▸ **What you should do**: Copy out the part of the data that opens with the line containing "What is the measured" and closes with the line containing "1.94 metres", swapping "separation" for "distance" wherever it occurs and keeping everything else the same.

▸ **The data**:
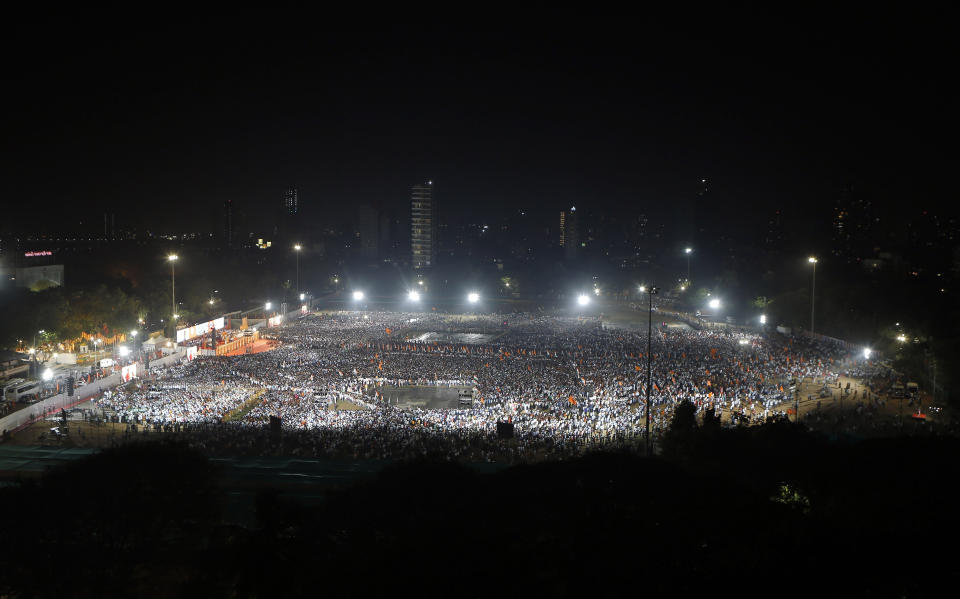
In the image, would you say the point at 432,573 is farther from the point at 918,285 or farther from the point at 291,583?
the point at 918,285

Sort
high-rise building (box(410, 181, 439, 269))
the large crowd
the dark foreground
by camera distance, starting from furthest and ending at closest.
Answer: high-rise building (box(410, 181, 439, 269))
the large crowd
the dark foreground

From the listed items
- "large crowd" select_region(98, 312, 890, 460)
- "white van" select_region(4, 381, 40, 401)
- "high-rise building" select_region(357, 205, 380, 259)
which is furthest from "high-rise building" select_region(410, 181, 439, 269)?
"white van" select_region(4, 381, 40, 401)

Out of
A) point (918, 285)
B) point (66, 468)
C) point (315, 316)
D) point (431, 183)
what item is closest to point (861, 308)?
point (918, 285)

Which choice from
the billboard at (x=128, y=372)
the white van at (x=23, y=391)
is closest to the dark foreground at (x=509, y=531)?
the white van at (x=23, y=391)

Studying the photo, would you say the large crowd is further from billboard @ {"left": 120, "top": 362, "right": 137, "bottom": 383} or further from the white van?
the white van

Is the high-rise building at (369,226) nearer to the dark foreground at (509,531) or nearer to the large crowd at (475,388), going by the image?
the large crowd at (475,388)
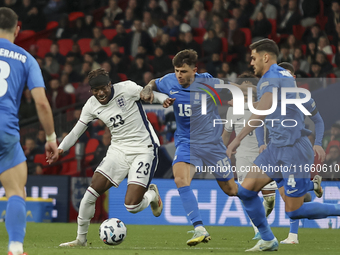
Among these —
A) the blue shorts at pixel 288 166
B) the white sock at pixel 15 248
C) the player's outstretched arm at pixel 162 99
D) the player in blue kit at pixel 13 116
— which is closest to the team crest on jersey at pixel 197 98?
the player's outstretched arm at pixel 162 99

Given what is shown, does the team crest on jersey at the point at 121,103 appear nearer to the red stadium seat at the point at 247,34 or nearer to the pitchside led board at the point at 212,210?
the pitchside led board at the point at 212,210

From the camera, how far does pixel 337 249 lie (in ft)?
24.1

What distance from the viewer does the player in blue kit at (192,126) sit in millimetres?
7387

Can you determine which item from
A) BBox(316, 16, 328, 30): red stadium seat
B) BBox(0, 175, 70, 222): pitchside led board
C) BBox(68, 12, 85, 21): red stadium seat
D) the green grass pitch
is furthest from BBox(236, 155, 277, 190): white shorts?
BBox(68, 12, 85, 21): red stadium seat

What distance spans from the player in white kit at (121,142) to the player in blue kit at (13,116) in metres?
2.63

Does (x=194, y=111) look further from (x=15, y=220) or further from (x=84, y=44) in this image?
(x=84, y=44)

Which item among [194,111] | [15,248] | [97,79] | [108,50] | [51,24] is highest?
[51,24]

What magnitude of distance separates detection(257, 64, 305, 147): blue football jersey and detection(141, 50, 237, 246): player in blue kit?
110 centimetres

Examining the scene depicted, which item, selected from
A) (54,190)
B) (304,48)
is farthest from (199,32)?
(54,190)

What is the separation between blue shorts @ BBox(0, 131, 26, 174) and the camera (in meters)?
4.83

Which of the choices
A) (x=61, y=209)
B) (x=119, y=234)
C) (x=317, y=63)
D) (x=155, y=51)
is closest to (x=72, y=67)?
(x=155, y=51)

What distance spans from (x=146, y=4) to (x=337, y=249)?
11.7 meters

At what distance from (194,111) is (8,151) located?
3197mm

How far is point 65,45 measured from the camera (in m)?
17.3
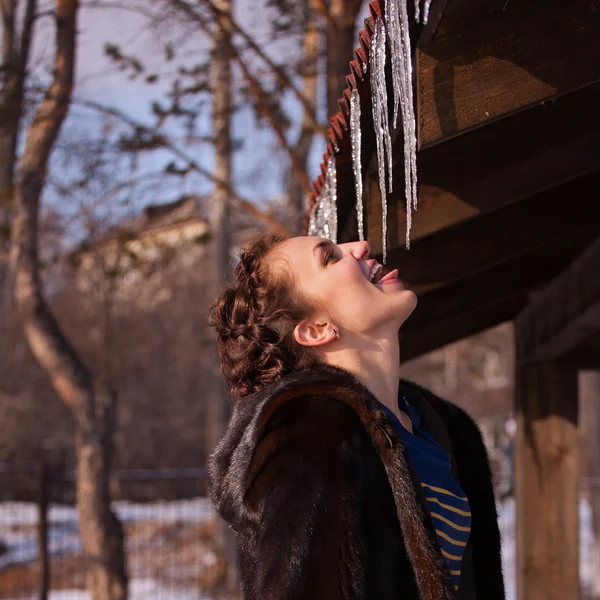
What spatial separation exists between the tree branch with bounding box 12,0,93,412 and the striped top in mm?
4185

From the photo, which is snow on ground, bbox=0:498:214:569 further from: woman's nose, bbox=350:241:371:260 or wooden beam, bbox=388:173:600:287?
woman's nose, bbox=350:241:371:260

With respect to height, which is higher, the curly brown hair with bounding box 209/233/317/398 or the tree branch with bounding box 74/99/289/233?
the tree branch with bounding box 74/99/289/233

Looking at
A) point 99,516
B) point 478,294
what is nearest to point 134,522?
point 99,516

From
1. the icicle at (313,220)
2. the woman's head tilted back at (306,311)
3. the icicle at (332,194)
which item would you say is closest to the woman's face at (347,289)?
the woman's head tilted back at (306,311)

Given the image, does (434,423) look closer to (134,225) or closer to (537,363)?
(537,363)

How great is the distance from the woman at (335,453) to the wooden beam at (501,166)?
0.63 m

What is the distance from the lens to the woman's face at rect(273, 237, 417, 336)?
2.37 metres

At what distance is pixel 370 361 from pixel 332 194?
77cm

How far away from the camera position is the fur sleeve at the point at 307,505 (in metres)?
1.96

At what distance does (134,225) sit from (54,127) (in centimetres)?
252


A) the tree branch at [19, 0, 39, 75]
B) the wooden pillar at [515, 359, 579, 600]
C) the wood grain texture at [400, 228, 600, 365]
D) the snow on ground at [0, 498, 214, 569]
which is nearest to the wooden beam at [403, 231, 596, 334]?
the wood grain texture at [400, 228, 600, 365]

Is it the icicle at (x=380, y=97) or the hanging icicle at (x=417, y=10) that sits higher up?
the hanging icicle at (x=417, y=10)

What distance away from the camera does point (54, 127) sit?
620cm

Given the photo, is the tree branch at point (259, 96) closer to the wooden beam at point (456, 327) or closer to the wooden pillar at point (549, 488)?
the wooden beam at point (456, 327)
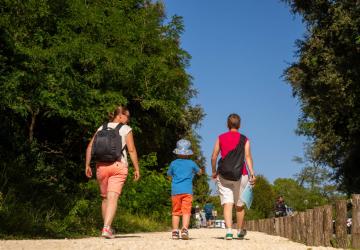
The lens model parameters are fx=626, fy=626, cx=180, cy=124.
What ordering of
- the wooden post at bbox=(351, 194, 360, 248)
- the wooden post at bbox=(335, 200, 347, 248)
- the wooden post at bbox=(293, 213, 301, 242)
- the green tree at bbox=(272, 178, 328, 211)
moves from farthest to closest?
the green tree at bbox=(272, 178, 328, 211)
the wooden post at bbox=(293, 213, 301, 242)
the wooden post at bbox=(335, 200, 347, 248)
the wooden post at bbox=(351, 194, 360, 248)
==
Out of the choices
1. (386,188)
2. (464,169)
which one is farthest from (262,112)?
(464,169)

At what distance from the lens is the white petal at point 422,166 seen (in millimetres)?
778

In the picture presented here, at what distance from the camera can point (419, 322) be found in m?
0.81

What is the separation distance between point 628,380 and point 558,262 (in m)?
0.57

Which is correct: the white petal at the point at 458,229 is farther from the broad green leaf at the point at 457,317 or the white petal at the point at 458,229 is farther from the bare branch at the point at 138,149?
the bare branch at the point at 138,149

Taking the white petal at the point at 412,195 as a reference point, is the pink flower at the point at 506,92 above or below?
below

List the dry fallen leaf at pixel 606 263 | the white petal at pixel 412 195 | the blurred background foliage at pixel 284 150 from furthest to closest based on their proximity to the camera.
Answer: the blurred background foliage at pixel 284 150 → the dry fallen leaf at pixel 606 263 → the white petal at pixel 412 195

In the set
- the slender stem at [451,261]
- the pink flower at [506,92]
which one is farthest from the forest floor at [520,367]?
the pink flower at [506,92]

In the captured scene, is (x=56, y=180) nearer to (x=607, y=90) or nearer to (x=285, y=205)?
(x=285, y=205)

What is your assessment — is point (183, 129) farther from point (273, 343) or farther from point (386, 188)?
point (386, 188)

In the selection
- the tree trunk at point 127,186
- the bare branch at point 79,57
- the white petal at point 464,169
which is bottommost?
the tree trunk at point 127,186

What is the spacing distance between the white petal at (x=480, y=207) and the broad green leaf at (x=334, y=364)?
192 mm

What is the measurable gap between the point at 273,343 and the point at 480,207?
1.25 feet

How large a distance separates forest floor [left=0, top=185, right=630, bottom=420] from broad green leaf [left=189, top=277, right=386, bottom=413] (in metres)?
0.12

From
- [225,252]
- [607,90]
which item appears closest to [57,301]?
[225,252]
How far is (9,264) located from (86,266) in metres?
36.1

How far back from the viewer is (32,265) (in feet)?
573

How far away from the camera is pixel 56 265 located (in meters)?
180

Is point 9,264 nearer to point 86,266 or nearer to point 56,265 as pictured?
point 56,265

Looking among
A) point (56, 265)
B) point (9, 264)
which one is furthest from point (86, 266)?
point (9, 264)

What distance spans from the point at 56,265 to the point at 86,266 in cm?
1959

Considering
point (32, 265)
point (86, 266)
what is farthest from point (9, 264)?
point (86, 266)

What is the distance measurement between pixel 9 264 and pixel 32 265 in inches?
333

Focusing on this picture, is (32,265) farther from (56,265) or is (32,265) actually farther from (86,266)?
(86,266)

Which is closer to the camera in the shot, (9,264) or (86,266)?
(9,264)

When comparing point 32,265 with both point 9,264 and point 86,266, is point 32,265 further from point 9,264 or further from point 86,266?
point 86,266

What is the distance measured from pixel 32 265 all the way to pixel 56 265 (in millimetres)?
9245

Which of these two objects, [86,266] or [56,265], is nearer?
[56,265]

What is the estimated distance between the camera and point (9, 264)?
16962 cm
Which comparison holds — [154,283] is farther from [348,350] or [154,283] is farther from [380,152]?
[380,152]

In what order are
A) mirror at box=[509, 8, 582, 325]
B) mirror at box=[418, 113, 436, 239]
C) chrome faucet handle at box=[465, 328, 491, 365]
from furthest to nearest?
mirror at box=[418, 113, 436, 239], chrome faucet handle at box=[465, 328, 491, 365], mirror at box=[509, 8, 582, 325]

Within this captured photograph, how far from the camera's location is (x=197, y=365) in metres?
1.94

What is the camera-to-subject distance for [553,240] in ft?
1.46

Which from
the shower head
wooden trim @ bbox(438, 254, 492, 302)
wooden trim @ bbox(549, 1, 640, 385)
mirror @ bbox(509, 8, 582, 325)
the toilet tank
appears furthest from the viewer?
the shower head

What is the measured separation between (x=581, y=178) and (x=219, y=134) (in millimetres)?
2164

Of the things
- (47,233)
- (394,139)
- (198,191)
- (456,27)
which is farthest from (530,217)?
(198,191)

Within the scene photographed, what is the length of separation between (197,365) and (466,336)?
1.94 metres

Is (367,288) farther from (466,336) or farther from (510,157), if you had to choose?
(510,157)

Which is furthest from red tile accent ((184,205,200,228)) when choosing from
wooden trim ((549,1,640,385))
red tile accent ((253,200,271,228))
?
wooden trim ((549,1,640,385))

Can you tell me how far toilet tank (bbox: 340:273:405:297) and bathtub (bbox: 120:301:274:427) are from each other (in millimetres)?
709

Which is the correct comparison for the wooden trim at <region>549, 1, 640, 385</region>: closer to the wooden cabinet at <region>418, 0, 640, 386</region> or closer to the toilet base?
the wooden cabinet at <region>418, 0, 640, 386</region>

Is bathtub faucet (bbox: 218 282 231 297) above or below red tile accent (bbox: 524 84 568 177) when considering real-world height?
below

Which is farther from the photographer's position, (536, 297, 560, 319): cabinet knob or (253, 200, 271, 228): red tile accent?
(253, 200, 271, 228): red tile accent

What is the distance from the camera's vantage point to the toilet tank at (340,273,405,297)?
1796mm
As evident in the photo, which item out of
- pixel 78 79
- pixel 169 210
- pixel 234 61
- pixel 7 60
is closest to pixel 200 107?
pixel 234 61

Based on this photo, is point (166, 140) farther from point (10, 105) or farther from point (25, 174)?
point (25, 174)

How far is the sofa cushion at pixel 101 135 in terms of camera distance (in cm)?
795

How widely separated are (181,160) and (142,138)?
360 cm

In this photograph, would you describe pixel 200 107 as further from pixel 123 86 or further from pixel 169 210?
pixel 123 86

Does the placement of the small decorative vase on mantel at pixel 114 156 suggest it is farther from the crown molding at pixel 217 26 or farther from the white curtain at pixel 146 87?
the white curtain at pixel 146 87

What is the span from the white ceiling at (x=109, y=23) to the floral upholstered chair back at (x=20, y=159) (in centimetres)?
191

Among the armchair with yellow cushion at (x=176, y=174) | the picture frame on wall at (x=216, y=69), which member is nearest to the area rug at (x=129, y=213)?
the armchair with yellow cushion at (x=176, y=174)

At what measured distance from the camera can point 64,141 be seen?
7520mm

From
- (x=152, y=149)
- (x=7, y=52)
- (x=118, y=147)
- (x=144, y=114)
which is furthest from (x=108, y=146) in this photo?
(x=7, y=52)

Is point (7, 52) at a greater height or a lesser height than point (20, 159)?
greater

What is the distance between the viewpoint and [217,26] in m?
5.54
---
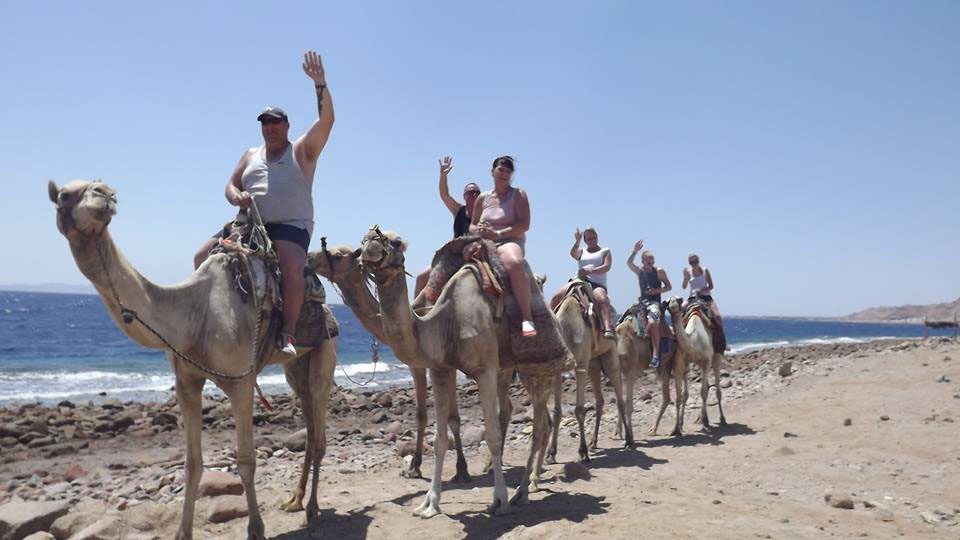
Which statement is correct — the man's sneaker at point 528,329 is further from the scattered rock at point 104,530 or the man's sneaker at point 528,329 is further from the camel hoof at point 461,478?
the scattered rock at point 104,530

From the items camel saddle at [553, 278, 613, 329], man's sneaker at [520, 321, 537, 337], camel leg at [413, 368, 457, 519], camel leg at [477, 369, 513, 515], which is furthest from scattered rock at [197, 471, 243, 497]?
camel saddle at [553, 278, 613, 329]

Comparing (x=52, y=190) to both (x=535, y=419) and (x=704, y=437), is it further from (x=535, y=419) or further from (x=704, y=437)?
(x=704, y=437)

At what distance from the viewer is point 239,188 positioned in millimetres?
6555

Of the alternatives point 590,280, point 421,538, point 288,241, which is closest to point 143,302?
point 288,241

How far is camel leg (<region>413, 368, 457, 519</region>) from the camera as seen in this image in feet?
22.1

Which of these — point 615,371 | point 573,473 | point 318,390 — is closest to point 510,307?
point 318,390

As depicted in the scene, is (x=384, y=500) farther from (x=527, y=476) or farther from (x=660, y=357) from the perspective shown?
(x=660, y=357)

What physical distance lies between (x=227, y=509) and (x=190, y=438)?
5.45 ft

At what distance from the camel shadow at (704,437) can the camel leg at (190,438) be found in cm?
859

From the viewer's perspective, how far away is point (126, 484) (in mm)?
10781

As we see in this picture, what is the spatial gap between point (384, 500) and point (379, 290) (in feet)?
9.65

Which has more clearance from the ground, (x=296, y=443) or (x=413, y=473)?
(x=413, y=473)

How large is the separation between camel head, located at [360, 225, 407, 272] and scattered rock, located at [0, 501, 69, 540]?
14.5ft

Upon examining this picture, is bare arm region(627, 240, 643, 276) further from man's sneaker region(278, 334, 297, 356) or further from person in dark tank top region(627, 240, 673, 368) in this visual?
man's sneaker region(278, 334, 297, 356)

▸ **Answer to this task**:
What is the measured distance between (x=581, y=178) and (x=219, y=134) (in millimetres)?
2164

Of the things
- (47,233)
- (394,139)
- (198,191)
- (456,27)
which is farthest from (530,217)?
(198,191)

Within the scene photographed, what is the length of distance between (197,365) and (466,336)?
1.94 metres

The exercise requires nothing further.